==== Data listing ====

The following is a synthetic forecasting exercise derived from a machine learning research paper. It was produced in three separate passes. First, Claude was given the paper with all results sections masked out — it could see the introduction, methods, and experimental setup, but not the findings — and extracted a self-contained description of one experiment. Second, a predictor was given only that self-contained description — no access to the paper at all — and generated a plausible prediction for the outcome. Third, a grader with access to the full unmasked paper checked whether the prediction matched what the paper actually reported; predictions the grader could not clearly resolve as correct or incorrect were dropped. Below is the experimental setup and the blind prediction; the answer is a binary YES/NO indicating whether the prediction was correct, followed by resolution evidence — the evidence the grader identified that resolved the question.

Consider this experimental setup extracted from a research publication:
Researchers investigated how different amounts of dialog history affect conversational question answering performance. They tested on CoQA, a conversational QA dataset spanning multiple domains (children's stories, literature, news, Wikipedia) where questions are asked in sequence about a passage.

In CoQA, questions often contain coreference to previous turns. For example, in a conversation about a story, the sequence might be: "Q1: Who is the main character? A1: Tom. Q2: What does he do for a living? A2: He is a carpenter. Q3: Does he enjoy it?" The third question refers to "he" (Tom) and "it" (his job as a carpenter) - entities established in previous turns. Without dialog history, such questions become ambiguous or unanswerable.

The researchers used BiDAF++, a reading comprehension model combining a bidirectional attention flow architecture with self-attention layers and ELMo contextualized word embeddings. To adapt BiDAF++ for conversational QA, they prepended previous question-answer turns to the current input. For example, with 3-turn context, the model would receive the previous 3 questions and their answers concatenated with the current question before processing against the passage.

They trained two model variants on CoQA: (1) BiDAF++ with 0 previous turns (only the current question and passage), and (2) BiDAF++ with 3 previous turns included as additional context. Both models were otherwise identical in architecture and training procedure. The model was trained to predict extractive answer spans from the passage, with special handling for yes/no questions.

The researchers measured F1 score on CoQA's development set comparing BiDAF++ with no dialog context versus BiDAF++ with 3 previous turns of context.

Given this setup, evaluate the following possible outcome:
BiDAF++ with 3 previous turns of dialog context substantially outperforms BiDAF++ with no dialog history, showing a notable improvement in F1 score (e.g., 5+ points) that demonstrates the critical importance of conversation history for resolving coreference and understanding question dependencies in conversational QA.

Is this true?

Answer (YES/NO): YES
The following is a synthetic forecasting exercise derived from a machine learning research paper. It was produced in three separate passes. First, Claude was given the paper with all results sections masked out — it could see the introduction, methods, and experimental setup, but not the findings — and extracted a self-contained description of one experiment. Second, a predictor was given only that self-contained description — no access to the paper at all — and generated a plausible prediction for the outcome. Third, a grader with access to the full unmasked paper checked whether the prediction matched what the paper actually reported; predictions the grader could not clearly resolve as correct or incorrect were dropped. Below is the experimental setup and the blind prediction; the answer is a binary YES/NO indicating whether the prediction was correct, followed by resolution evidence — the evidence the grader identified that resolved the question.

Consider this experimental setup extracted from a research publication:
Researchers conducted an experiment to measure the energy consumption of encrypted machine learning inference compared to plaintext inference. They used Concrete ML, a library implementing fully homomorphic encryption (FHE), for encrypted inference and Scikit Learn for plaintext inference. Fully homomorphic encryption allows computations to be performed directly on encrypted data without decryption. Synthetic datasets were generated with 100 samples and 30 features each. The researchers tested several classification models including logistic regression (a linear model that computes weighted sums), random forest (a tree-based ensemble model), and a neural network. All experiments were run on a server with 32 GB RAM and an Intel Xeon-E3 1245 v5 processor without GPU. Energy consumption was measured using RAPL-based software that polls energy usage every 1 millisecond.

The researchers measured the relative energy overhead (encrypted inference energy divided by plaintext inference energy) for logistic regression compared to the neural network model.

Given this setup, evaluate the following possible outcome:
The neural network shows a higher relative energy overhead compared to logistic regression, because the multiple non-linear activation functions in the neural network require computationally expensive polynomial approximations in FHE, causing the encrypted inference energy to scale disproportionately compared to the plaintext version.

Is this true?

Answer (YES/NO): YES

====

What you should do>
All of the entries above need to be printed again exactly.

Task solution>
The following is a synthetic forecasting exercise derived from a machine learning research paper. It was produced in three separate passes. First, Claude was given the paper with all results sections masked out — it could see the introduction, methods, and experimental setup, but not the findings — and extracted a self-contained description of one experiment. Second, a predictor was given only that self-contained description — no access to the paper at all — and generated a plausible prediction for the outcome. Third, a grader with access to the full unmasked paper checked whether the prediction matched what the paper actually reported; predictions the grader could not clearly resolve as correct or incorrect were dropped. Below is the experimental setup and the blind prediction; the answer is a binary YES/NO indicating whether the prediction was correct, followed by resolution evidence — the evidence the grader identified that resolved the question.

Consider this experimental setup extracted from a research publication:
Researchers investigated how different amounts of dialog history affect conversational question answering performance. They tested on CoQA, a conversational QA dataset spanning multiple domains (children's stories, literature, news, Wikipedia) where questions are asked in sequence about a passage.

In CoQA, questions often contain coreference to previous turns. For example, in a conversation about a story, the sequence might be: "Q1: Who is the main character? A1: Tom. Q2: What does he do for a living? A2: He is a carpenter. Q3: Does he enjoy it?" The third question refers to "he" (Tom) and "it" (his job as a carpenter) - entities established in previous turns. Without dialog history, such questions become ambiguous or unanswerable.

The researchers used BiDAF++, a reading comprehension model combining a bidirectional attention flow architecture with self-attention layers and ELMo contextualized word embeddings. To adapt BiDAF++ for conversational QA, they prepended previous question-answer turns to the current input. For example, with 3-turn context, the model would receive the previous 3 questions and their answers concatenated with the current question before processing against the passage.

They trained two model variants on CoQA: (1) BiDAF++ with 0 previous turns (only the current question and passage), and (2) BiDAF++ with 3 previous turns included as additional context. Both models were otherwise identical in architecture and training procedure. The model was trained to predict extractive answer spans from the passage, with special handling for yes/no questions.

The researchers measured F1 score on CoQA's development set comparing BiDAF++ with no dialog context versus BiDAF++ with 3 previous turns of context.

Given this setup, evaluate the following possible outcome:
BiDAF++ with 3 previous turns of dialog context substantially outperforms BiDAF++ with no dialog history, showing a notable improvement in F1 score (e.g., 5+ points) that demonstrates the critical importance of conversation history for resolving coreference and understanding question dependencies in conversational QA.

Is this true?

Answer (YES/NO): YES
The following is a synthetic forecasting exercise derived from a machine learning research paper. It was produced in three separate passes. First, Claude was given the paper with all results sections masked out — it could see the introduction, methods, and experimental setup, but not the findings — and extracted a self-contained description of one experiment. Second, a predictor was given only that self-contained description — no access to the paper at all — and generated a plausible prediction for the outcome. Third, a grader with access to the full unmasked paper checked whether the prediction matched what the paper actually reported; predictions the grader could not clearly resolve as correct or incorrect were dropped. Below is the experimental setup and the blind prediction; the answer is a binary YES/NO indicating whether the prediction was correct, followed by resolution evidence — the evidence the grader identified that resolved the question.

Consider this experimental setup extracted from a research publication:
Researchers conducted an experiment to measure the energy consumption of encrypted machine learning inference compared to plaintext inference. They used Concrete ML, a library implementing fully homomorphic encryption (FHE), for encrypted inference and Scikit Learn for plaintext inference. Fully homomorphic encryption allows computations to be performed directly on encrypted data without decryption. Synthetic datasets were generated with 100 samples and 30 features each. The researchers tested several classification models including logistic regression (a linear model that computes weighted sums), random forest (a tree-based ensemble model), and a neural network. All experiments were run on a server with 32 GB RAM and an Intel Xeon-E3 1245 v5 processor without GPU. Energy consumption was measured using RAPL-based software that polls energy usage every 1 millisecond.

The researchers measured the relative energy overhead (encrypted inference energy divided by plaintext inference energy) for logistic regression compared to the neural network model.

Given this setup, evaluate the following possible outcome:
The neural network shows a higher relative energy overhead compared to logistic regression, because the multiple non-linear activation functions in the neural network require computationally expensive polynomial approximations in FHE, causing the encrypted inference energy to scale disproportionately compared to the plaintext version.

Is this true?

Answer (YES/NO): YES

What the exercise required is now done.